GIVEN DATA
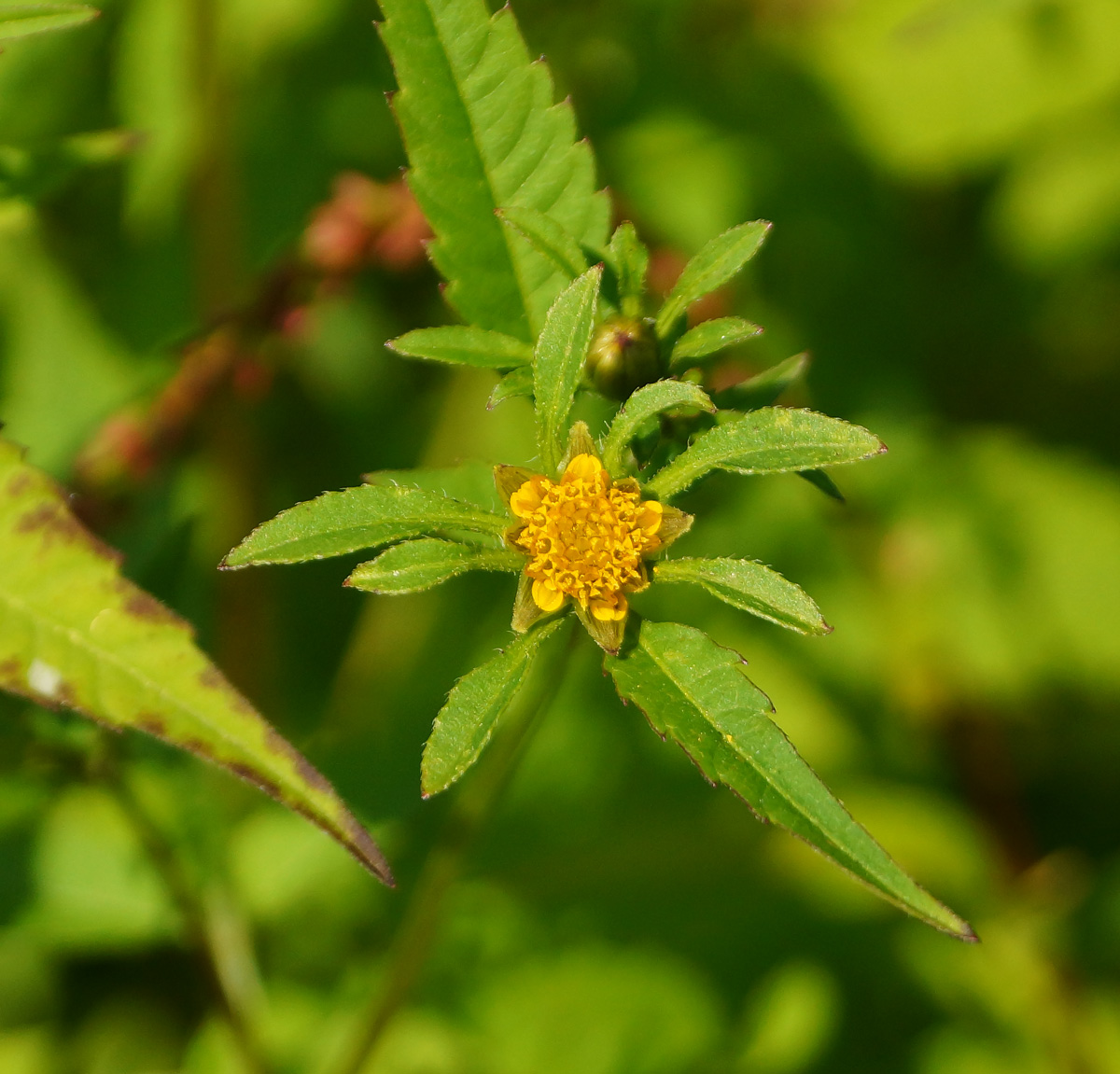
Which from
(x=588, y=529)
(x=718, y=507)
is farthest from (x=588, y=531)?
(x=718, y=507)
--
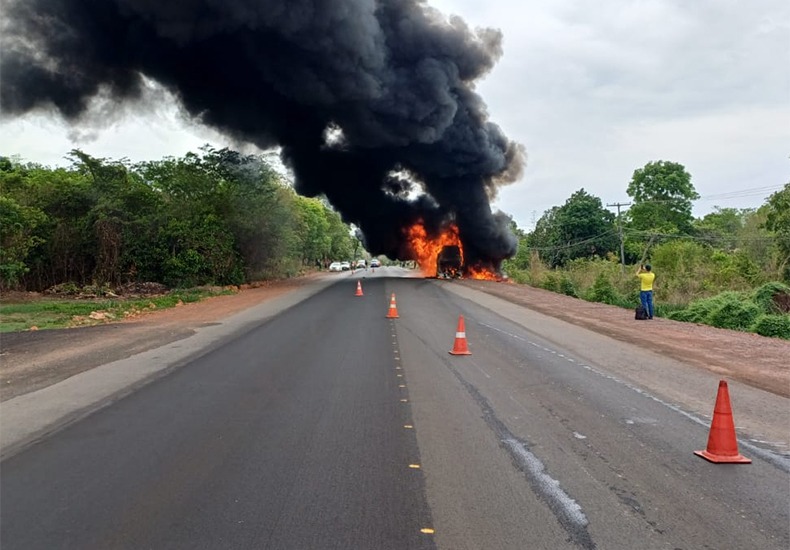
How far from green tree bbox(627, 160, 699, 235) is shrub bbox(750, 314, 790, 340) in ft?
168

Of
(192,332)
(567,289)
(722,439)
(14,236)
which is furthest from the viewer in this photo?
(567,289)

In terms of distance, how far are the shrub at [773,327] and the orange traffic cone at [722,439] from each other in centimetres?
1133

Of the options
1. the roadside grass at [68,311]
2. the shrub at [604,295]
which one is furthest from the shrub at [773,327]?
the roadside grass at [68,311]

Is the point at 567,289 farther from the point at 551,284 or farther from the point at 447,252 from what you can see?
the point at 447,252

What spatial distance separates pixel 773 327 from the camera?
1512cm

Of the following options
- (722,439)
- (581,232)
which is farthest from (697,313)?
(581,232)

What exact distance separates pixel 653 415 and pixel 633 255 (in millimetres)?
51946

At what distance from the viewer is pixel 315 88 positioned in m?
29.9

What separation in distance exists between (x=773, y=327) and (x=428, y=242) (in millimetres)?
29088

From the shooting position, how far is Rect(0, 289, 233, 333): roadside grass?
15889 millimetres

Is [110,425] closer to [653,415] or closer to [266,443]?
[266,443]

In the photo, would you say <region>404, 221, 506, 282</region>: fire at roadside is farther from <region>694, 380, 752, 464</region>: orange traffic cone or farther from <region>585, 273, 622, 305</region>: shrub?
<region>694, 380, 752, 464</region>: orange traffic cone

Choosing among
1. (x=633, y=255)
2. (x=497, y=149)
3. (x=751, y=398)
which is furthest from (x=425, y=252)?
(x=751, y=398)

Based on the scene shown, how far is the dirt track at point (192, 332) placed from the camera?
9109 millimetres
--
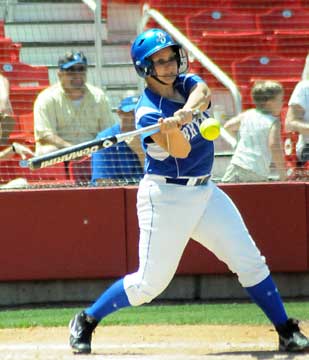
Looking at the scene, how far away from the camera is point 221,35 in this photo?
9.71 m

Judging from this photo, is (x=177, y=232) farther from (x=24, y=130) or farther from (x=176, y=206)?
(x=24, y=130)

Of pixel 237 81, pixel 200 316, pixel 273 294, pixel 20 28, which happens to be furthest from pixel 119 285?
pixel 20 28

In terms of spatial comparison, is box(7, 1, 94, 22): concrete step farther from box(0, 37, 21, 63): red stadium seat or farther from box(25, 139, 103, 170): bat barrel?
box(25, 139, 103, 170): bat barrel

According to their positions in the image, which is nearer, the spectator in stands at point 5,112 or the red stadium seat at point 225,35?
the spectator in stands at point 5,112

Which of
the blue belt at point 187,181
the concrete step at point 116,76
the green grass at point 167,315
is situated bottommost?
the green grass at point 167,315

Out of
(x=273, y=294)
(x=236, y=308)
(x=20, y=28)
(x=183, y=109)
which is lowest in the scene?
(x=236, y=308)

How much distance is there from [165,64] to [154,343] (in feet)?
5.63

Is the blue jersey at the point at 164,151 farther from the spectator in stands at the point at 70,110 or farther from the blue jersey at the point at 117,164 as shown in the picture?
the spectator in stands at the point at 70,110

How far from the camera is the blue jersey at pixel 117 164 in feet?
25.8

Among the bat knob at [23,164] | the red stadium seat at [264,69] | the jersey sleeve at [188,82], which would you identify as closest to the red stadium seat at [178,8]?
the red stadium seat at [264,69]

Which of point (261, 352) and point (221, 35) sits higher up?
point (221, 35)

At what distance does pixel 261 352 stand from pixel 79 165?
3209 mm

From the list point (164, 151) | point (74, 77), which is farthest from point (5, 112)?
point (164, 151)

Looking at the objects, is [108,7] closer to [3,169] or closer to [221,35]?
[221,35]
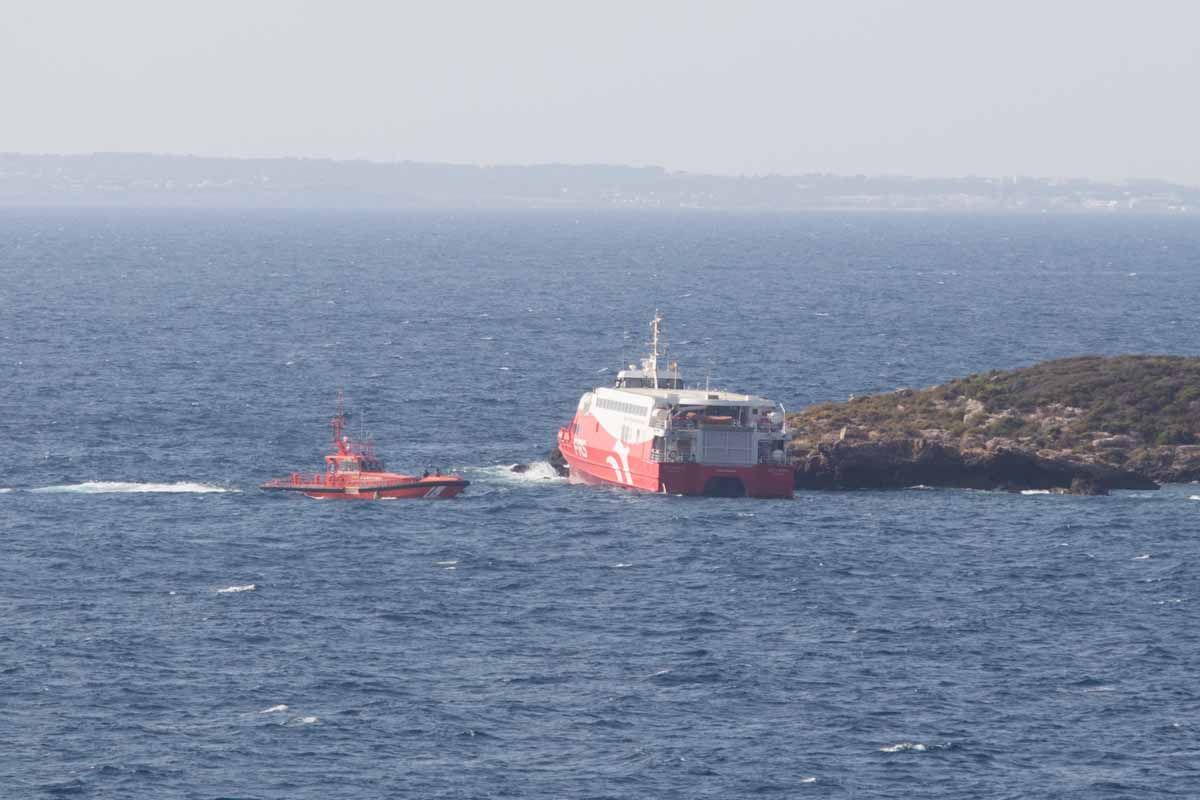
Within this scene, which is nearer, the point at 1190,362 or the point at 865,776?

TASK REQUIREMENTS
Collect every line of the items above that contains the word "would", matching case exactly.

COMPLETED EXERCISE
In the photo, would you say <region>404, 221, 506, 282</region>: fire at roadside is farther from <region>694, 380, 752, 464</region>: orange traffic cone or farther from <region>585, 273, 622, 305</region>: shrub?
Among the bat knob at [23,164] | the red stadium seat at [264,69] | the jersey sleeve at [188,82], which would you identify as closest to the red stadium seat at [178,8]?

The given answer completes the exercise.